Transcribe all of the data exactly. Omit the pictures.

(Collected data)
________________________________________
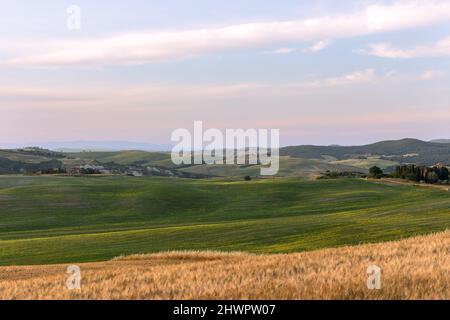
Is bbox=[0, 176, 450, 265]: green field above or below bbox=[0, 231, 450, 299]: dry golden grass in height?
below

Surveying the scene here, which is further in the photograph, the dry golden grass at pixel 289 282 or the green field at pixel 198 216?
the green field at pixel 198 216

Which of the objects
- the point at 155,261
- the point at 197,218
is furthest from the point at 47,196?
the point at 155,261

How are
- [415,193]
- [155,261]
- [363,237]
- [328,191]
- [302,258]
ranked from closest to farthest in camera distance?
[302,258] < [155,261] < [363,237] < [415,193] < [328,191]

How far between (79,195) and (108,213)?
13181mm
________________________________________
Solution to this exercise ▸
Is bbox=[0, 176, 450, 265]: green field above or below bbox=[0, 231, 450, 299]: dry golden grass in height?
below

Surveying the scene here, which is further in the photograph, the dry golden grass at pixel 289 282 or the green field at pixel 198 216?
the green field at pixel 198 216

Which of the objects
- the point at 155,261
- the point at 197,218
is furthest from the point at 47,196?
the point at 155,261

How are
- [415,193]
- [155,261]
- [363,237]
- [328,191]
- [302,258]
ranked from closest to farthest in camera distance?
[302,258] < [155,261] < [363,237] < [415,193] < [328,191]

How far between (79,195) and (108,213)?
13181mm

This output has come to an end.